The failure of the strike was said to spell the end of the United Kingdom's once powerful industrial unions, especially as Mersey Docks and Harbour Company revealed that the strike, while embarrassing for the company, had not had a great impact on its revenues--or on its profits. Indeed, during the strike, the company was able to announce a new record in annual cargo handling, topping 30 million tons for the first time in 1997. The end of the strike, meanwhile, meant that Mersey could turn its full attention to its ambitious plans for development of the Liverpool port.

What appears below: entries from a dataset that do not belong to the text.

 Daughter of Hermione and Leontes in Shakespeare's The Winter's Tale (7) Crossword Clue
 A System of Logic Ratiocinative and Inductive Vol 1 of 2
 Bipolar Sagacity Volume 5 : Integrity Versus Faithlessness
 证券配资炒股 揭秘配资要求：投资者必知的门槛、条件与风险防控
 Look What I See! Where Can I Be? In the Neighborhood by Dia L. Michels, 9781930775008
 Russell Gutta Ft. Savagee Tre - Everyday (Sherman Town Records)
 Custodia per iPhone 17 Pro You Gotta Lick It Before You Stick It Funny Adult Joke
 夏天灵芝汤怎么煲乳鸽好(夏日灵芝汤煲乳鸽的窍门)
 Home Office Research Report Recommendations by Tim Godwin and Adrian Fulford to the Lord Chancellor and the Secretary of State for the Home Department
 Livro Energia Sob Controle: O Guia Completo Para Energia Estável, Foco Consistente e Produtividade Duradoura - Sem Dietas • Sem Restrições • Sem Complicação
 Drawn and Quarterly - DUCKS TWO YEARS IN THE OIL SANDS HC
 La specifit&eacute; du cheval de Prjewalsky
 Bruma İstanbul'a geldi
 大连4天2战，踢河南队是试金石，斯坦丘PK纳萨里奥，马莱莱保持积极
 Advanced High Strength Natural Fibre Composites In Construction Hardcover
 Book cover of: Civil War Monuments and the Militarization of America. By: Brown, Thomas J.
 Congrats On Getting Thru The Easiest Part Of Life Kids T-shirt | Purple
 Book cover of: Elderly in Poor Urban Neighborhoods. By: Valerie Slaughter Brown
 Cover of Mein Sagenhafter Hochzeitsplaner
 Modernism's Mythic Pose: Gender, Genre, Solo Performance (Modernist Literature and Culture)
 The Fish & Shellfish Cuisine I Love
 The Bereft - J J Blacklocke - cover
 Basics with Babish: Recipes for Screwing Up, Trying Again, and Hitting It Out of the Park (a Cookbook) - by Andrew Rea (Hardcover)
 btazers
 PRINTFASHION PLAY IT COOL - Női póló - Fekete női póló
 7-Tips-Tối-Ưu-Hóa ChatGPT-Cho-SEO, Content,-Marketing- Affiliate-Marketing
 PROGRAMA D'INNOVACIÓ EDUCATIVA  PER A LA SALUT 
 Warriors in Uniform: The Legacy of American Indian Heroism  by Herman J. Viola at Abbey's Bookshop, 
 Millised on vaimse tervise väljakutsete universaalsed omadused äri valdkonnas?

In 1998, the company announced a £60 million development effort, including £35 million to be spent on two new roll-on roll-off facilities, as well as construction of an office tower and participation in construction of a four-star harborside hotel. The company also launched construction of a vast new industrial and warehousing site, the Liverpool Intermodal Freight Terminal (LIFT), which, with 860,000 square feet of new warehousing and light industrial plant facilities, ranked as one of the United Kingdom's largest private-sector industrial construction projects. Mersey also announced its intention to bring cruise ships back to Liverpool, planning to dredge the harbor to provide new deep-water berths for cruise ships and passenger ferries.
The company hoped to attract more than 500,000 passengers to the harbor by the turn of the century. At the same time, Mersey continued to boost its own moves abroad. After forming a partnership with Rolls Royce subsidiary Clarke Chapman to win, in 1996, a $155 million contract to oversee the development of and provide management operations for a new private port in Argentina, Mersey took part in a consortium bidding for construction and management contracts for a new port in Chile. The company's African operations were also boosted in 1999, as the company started construction of a grain terminal at Kenya's Port of Mombasa.
Mersey Docks and Harbour Company had raised tonnage to nearly 35 million tons per year, despite a temporary loss of business while its Shell Oil facility was under renovation, and despite the difficult economic climate following the crash of the Asian stock markets in the late 1990s. With revenues rising to £180 million, and profits at a healthy £52 million, Mersey clearly had the wind at its back in more ways than one: in 1999, it started operation of a £2.5 million windmill power generating farm built on its sea wall.
Principal Subsidiaries: Portia Management Services Ltd.; BG Freight Line Holding B.V. (Netherlands); Coastal Container Line Inc.; Medway Ports Ltd.; Mersey Docks Property Developments Ltd.; Mersey Docks Property Holdings Ltd.; Neptune Insurance Ltd.; Portia World Travel Ltd.; Sheerness Produce Terminal Ltd.; Woodside Business Park Ltd.